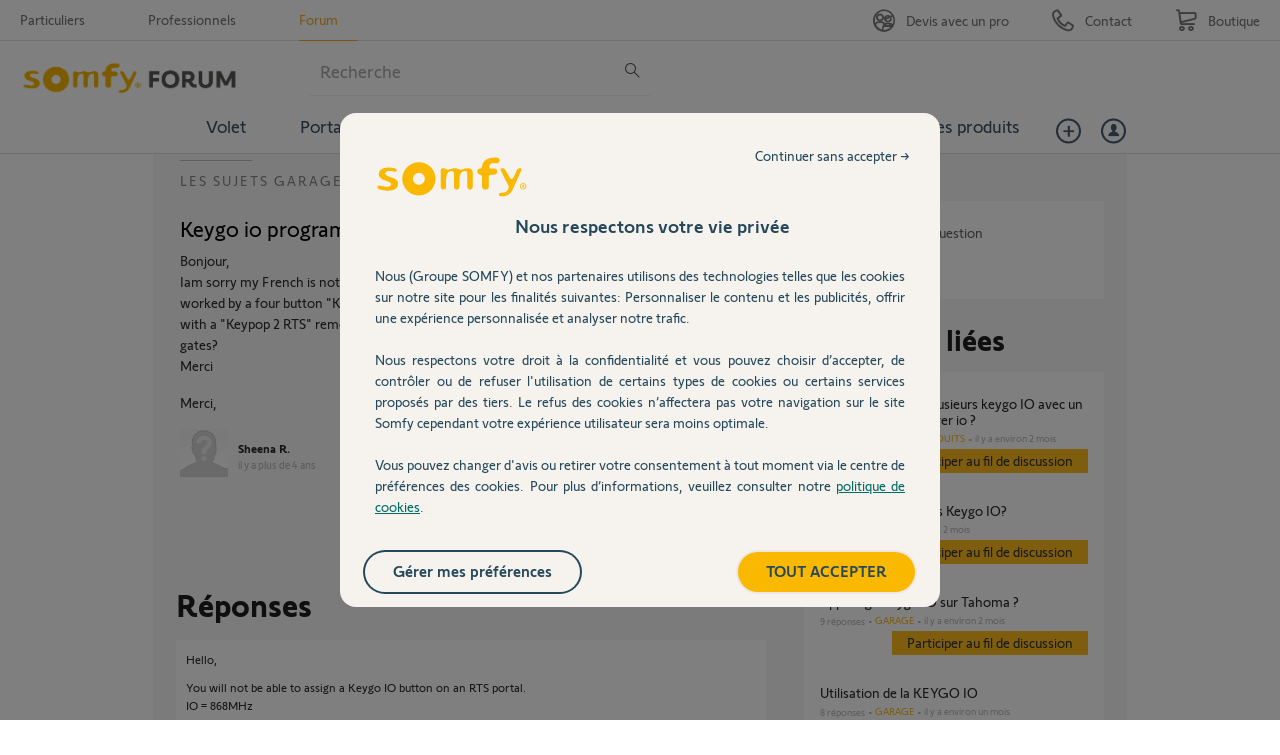

--- FILE ---
content_type: text/html; charset=utf-8
request_url: https://accounts.google.com/o/oauth2/postmessageRelay?parent=https%3A%2F%2Fforum.somfy.fr&jsh=m%3B%2F_%2Fscs%2Fabc-static%2F_%2Fjs%2Fk%3Dgapi.lb.en.2kN9-TZiXrM.O%2Fd%3D1%2Frs%3DAHpOoo_B4hu0FeWRuWHfxnZ3V0WubwN7Qw%2Fm%3D__features__
body_size: 159
content:
<!DOCTYPE html><html><head><title></title><meta http-equiv="content-type" content="text/html; charset=utf-8"><meta http-equiv="X-UA-Compatible" content="IE=edge"><meta name="viewport" content="width=device-width, initial-scale=1, minimum-scale=1, maximum-scale=1, user-scalable=0"><script src='https://ssl.gstatic.com/accounts/o/2580342461-postmessagerelay.js' nonce="bgvVgxTV2q8ej8b25eAdJA"></script></head><body><script type="text/javascript" src="https://apis.google.com/js/rpc:shindig_random.js?onload=init" nonce="bgvVgxTV2q8ej8b25eAdJA"></script></body></html>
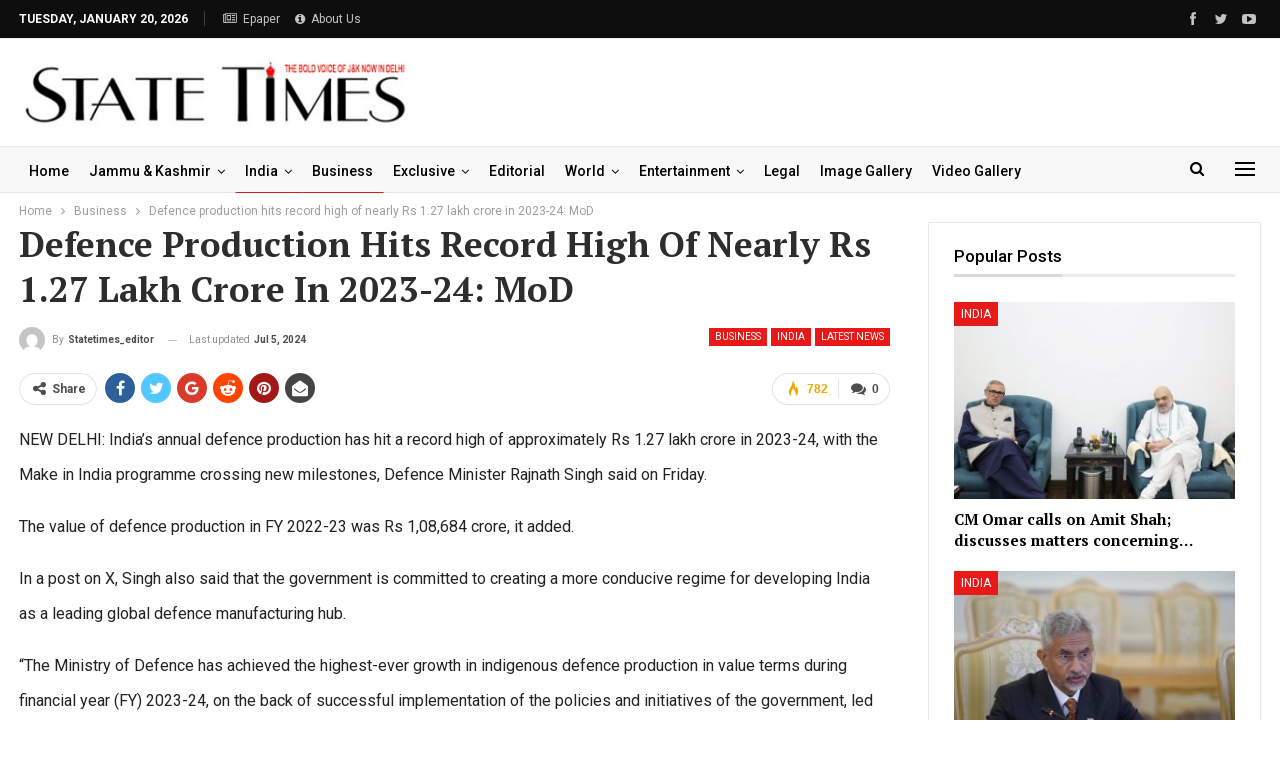

--- FILE ---
content_type: text/html; charset=utf-8
request_url: https://www.google.com/recaptcha/api2/aframe
body_size: 266
content:
<!DOCTYPE HTML><html><head><meta http-equiv="content-type" content="text/html; charset=UTF-8"></head><body><script nonce="YorKLc1zhJE1n2TdOMJwKw">/** Anti-fraud and anti-abuse applications only. See google.com/recaptcha */ try{var clients={'sodar':'https://pagead2.googlesyndication.com/pagead/sodar?'};window.addEventListener("message",function(a){try{if(a.source===window.parent){var b=JSON.parse(a.data);var c=clients[b['id']];if(c){var d=document.createElement('img');d.src=c+b['params']+'&rc='+(localStorage.getItem("rc::a")?sessionStorage.getItem("rc::b"):"");window.document.body.appendChild(d);sessionStorage.setItem("rc::e",parseInt(sessionStorage.getItem("rc::e")||0)+1);localStorage.setItem("rc::h",'1768895116946');}}}catch(b){}});window.parent.postMessage("_grecaptcha_ready", "*");}catch(b){}</script></body></html>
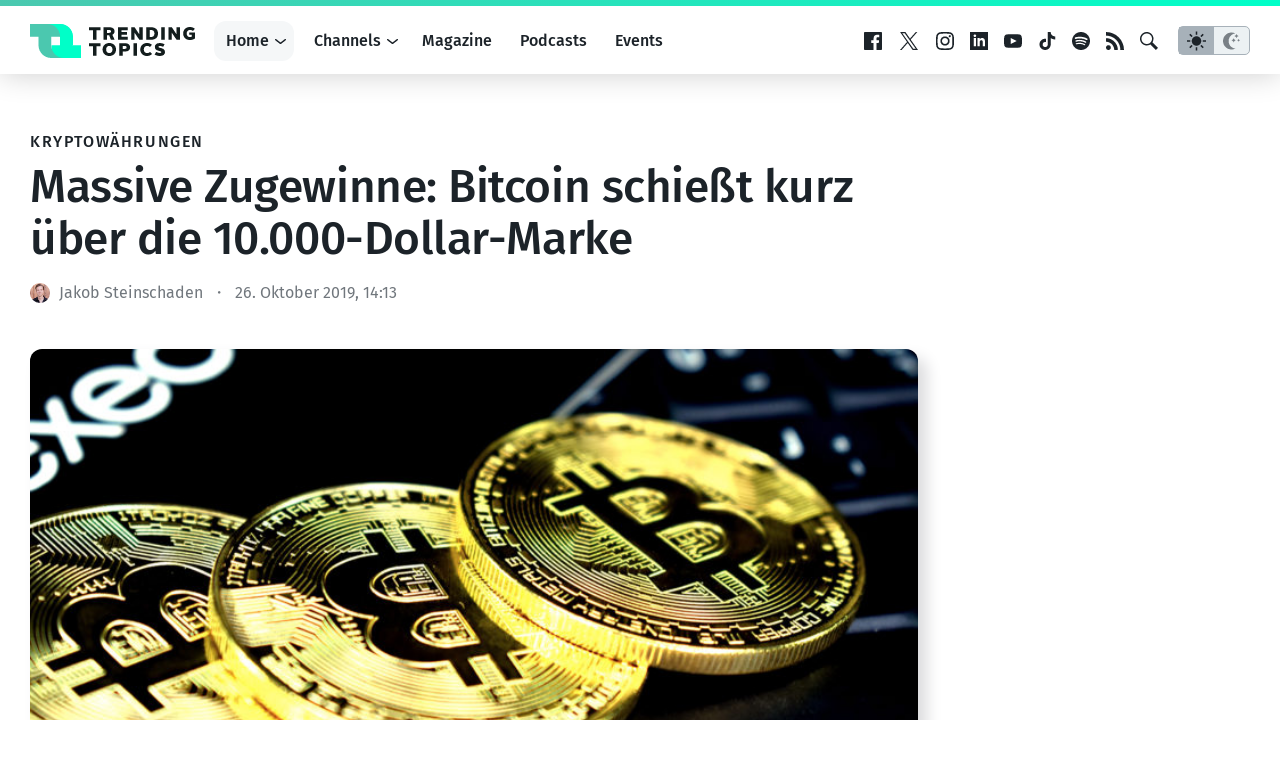

--- FILE ---
content_type: text/html; charset=utf-8
request_url: https://www.google.com/recaptcha/api2/aframe
body_size: 266
content:
<!DOCTYPE HTML><html><head><meta http-equiv="content-type" content="text/html; charset=UTF-8"></head><body><script nonce="HscJf1Ue8NLJyTuFwe1gUQ">/** Anti-fraud and anti-abuse applications only. See google.com/recaptcha */ try{var clients={'sodar':'https://pagead2.googlesyndication.com/pagead/sodar?'};window.addEventListener("message",function(a){try{if(a.source===window.parent){var b=JSON.parse(a.data);var c=clients[b['id']];if(c){var d=document.createElement('img');d.src=c+b['params']+'&rc='+(localStorage.getItem("rc::a")?sessionStorage.getItem("rc::b"):"");window.document.body.appendChild(d);sessionStorage.setItem("rc::e",parseInt(sessionStorage.getItem("rc::e")||0)+1);localStorage.setItem("rc::h",'1769610024017');}}}catch(b){}});window.parent.postMessage("_grecaptcha_ready", "*");}catch(b){}</script></body></html>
-- -- --
### Exercise instructions
From the material above, reproduce everything verbatim except the pictures.

### Answer to the exercise
--- FILE ---
content_type: text/html; charset=utf-8
request_url: https://accounts.google.com/o/oauth2/postmessageRelay?parent=https%3A%2F%2Fforum.somfy.fr&jsh=m%3B%2F_%2Fscs%2Fabc-static%2F_%2Fjs%2Fk%3Dgapi.lb.en.2kN9-TZiXrM.O%2Fd%3D1%2Frs%3DAHpOoo_B4hu0FeWRuWHfxnZ3V0WubwN7Qw%2Fm%3D__features__
body_size: 159
content:
<!DOCTYPE html><html><head><title></title><meta http-equiv="content-type" content="text/html; charset=utf-8"><meta http-equiv="X-UA-Compatible" content="IE=edge"><meta name="viewport" content="width=device-width, initial-scale=1, minimum-scale=1, maximum-scale=1, user-scalable=0"><script src='https://ssl.gstatic.com/accounts/o/2580342461-postmessagerelay.js' nonce="bgvVgxTV2q8ej8b25eAdJA"></script></head><body><script type="text/javascript" src="https://apis.google.com/js/rpc:shindig_random.js?onload=init" nonce="bgvVgxTV2q8ej8b25eAdJA"></script></body></html>

--- FILE ---
content_type: text/html; charset=utf-8
request_url: https://www.google.com/recaptcha/api2/aframe
body_size: 266
content:
<!DOCTYPE HTML><html><head><meta http-equiv="content-type" content="text/html; charset=UTF-8"></head><body><script nonce="YorKLc1zhJE1n2TdOMJwKw">/** Anti-fraud and anti-abuse applications only. See google.com/recaptcha */ try{var clients={'sodar':'https://pagead2.googlesyndication.com/pagead/sodar?'};window.addEventListener("message",function(a){try{if(a.source===window.parent){var b=JSON.parse(a.data);var c=clients[b['id']];if(c){var d=document.createElement('img');d.src=c+b['params']+'&rc='+(localStorage.getItem("rc::a")?sessionStorage.getItem("rc::b"):"");window.document.body.appendChild(d);sessionStorage.setItem("rc::e",parseInt(sessionStorage.getItem("rc::e")||0)+1);localStorage.setItem("rc::h",'1768895116946');}}}catch(b){}});window.parent.postMessage("_grecaptcha_ready", "*");}catch(b){}</script></body></html>

--- FILE ---
content_type: text/html; charset=utf-8
request_url: https://www.google.com/recaptcha/api2/aframe
body_size: 266
content:
<!DOCTYPE HTML><html><head><meta http-equiv="content-type" content="text/html; charset=UTF-8"></head><body><script nonce="HscJf1Ue8NLJyTuFwe1gUQ">/** Anti-fraud and anti-abuse applications only. See google.com/recaptcha */ try{var clients={'sodar':'https://pagead2.googlesyndication.com/pagead/sodar?'};window.addEventListener("message",function(a){try{if(a.source===window.parent){var b=JSON.parse(a.data);var c=clients[b['id']];if(c){var d=document.createElement('img');d.src=c+b['params']+'&rc='+(localStorage.getItem("rc::a")?sessionStorage.getItem("rc::b"):"");window.document.body.appendChild(d);sessionStorage.setItem("rc::e",parseInt(sessionStorage.getItem("rc::e")||0)+1);localStorage.setItem("rc::h",'1769610024017');}}}catch(b){}});window.parent.postMessage("_grecaptcha_ready", "*");}catch(b){}</script></body></html>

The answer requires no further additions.